Excerpts from spatial question data:
——————
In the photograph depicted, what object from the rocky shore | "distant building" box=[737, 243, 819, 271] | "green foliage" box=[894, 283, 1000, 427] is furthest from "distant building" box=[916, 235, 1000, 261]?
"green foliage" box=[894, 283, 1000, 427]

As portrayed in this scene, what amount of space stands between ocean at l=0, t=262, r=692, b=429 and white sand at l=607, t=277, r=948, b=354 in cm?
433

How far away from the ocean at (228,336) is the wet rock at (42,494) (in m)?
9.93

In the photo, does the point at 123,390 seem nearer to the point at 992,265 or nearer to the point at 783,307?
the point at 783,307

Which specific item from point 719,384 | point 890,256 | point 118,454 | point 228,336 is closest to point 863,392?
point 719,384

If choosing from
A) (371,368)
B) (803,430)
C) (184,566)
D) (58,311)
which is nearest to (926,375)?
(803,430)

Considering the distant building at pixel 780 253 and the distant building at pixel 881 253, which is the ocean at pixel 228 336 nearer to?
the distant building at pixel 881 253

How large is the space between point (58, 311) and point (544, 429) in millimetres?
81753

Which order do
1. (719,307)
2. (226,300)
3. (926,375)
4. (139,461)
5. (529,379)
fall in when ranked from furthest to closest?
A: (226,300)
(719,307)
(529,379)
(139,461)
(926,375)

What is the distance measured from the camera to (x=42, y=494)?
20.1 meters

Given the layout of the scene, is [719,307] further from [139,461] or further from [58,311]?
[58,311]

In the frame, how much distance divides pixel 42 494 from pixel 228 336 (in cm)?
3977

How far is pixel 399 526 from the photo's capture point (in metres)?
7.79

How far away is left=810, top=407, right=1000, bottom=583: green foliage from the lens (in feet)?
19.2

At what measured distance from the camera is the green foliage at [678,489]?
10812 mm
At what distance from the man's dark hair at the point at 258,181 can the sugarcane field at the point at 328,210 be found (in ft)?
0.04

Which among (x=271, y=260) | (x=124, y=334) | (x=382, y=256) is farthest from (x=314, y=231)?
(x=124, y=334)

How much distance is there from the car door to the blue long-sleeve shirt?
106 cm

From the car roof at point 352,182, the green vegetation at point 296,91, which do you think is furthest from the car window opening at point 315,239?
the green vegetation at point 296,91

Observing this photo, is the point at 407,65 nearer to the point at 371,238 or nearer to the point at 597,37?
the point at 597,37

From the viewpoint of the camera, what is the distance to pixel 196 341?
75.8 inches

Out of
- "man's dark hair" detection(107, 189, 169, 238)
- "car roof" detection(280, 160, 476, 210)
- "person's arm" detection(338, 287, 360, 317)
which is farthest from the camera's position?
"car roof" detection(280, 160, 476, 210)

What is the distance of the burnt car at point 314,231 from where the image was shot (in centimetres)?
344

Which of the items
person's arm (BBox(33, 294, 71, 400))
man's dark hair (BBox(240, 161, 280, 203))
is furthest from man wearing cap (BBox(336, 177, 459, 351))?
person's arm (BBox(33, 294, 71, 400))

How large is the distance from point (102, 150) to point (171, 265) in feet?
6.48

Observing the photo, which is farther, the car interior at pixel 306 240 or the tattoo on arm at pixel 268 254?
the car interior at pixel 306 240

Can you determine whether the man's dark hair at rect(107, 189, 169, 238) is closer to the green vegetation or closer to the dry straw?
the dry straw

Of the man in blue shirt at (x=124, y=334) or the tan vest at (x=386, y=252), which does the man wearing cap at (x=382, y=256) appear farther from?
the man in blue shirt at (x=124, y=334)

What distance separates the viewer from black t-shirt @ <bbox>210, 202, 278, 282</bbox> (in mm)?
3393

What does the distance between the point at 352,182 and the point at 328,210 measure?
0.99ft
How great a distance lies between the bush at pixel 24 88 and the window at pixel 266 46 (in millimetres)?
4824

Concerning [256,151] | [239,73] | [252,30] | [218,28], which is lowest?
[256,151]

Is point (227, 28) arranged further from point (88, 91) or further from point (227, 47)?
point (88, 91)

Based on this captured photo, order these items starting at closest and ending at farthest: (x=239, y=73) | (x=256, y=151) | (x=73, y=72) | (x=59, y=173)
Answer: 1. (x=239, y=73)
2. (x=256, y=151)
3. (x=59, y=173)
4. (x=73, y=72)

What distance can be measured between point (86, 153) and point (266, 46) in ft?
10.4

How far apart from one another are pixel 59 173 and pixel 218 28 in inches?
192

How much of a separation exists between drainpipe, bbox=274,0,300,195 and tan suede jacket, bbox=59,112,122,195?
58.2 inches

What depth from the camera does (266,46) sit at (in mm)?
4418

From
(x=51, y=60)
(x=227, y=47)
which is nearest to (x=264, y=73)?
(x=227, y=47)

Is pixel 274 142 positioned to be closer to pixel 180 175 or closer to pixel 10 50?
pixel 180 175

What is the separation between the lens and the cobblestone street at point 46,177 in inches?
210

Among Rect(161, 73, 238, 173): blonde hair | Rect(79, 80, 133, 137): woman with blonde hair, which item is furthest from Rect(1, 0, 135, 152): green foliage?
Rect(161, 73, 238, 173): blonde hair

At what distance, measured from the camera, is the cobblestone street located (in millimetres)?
——————
- **OBJECTIVE**:
Reproduce the material between the lines holding "How great a" and "58.2 inches", inclusive, raising every number in the answers, both coordinates and distances, by 92 and leaving the rest unchanged.

- **TASK SOLUTION**:
How great a distance lies between the bush at pixel 24 88 and the window at pixel 266 46 (in millimetres)?
4916

Concerning [256,151] | [239,73] | [252,30] | [218,28], which is lowest?
[348,243]

Is point (227, 28) arranged further from point (88, 91) or further from point (227, 47)?
point (180, 183)

Based on this captured photo, order these items starting at closest and ending at farthest: (x=239, y=73) | (x=256, y=151) | (x=73, y=72) | (x=59, y=173)
Answer: 93. (x=331, y=165)
94. (x=348, y=243)
95. (x=151, y=265)
96. (x=165, y=164)

What distance can be measured between point (86, 153) and point (266, 46) in ft?
102.4

How far apart from one another are pixel 59 173 and pixel 218 28 in inches?
284

How much of a separation exists between drainpipe, bbox=274,0,300,195 and tan suede jacket, bbox=59,112,122,195?
150.2 inches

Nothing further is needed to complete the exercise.